McDuffie takes this over right after “Civil War” and J. Michael Straczynski messed it up, and his very first issue, #542, manages to make more sense, and do more to rehabilitate Reed Richards’s character, than the last two years’ worth of continuity. In short order, he sends Sue and Reed off to the moon of Titan for a second honeymoon, brings in Storm and the Black Panther to sub for them (an inspired choice, since T’Challa is Reed, in a lot of ways, and Ororo makes a passable Sue, both in power level and in her relationship with her husband), and then mixes Galactus and the Silver Surfer, Gravity, the Frightful Four, and future-timeline versions of both Dr. Doom and the FF into the brew over the next year, through issue #553. It’s a great run, the best since Mark Waid’s, and it’s too bad McDuffie and artist Paul Pelletier didn’t stay longer — they manage to blow their replacement team, the highly-touted Mark Millar and Bryan Hitch, right out of the water.
McDuffie, who knew the characters very well from helming the Justice League Unlimited cartoon for years, took over the comic in 2007; following Brad Meltzer’s much-hyped but not-particularly-compelling run on the first 12 issues of the relaunch, he began with a bang: a four-part fight with the Injustice League (complete with a Hall of Doom) that started in the Justice League Wedding Special and ran through issues 13-15 of the regular title. That first tale is a showcase of McDuffie’s strengths: everyone’s solidly in character, by turns smart, funny, heroic and snarky for the good guys, and smart, craven and sneaky for the bad, with a plot that twists and turns admirably, and enough well-thought-out action to satisfy any superhero junkie.

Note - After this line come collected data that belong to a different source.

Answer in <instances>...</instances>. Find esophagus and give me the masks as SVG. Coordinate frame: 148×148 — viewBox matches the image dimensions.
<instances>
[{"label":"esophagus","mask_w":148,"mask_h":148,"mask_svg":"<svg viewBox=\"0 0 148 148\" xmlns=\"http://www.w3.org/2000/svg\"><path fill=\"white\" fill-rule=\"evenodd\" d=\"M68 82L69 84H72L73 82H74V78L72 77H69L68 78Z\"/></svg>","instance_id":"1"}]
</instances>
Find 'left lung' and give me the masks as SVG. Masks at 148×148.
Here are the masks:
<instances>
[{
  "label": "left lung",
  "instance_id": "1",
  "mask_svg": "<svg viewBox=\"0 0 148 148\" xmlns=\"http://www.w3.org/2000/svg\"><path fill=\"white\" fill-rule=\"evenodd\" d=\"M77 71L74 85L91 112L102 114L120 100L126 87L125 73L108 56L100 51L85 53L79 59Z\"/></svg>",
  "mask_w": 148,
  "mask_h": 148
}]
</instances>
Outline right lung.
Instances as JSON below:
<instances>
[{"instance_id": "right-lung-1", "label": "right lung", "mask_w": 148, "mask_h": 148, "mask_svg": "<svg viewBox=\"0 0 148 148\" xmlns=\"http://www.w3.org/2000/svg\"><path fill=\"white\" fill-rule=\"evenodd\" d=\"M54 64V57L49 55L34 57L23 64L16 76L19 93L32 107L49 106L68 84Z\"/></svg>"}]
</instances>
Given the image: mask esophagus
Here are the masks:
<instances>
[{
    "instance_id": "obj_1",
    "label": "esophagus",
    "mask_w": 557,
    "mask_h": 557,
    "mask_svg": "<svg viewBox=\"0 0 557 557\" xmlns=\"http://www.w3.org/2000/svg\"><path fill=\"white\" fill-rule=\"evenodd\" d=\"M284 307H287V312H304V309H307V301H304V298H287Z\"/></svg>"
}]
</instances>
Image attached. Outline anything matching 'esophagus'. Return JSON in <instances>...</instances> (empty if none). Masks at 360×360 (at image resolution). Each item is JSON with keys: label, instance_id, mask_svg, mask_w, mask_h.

McDuffie write most of the next few years on JLA, through issue #34, but was often hamstrung by editorial decisions: crossovers involving the Tangent universe and with Final Crisis, and, most irritatingly, the mandated departures of Superman, Batman and Wonder Woman because of events in their own titles, and of Hal Jordan and Green Arrow to form their own spin-off faction. There’s some good stuff, too — McDuffie is never less than interesting, and a three-parter in issues #24-26 in which Vixen fights the story-spinning spider-god Anansi (and in the process resolves a number of Grant Morrison plot threads from his Animal Man run) is a high point, as are the crossovers with McDuffie’s Milestone characters in issues #27-28 and 30-34. At that point McDuffie was fired for, basically, being honest online about his dealings with DC’s ham-handed editorial meddling; he returned to animation and Ben 10, where he was considerably more appreciated and better paid, and that’s where he was when he died, following complications from heart surgery. He’s gone, but the books are still there, with their thrills, chills and intelligent roller-coaster storytelling: not a bad legacy, all things considered.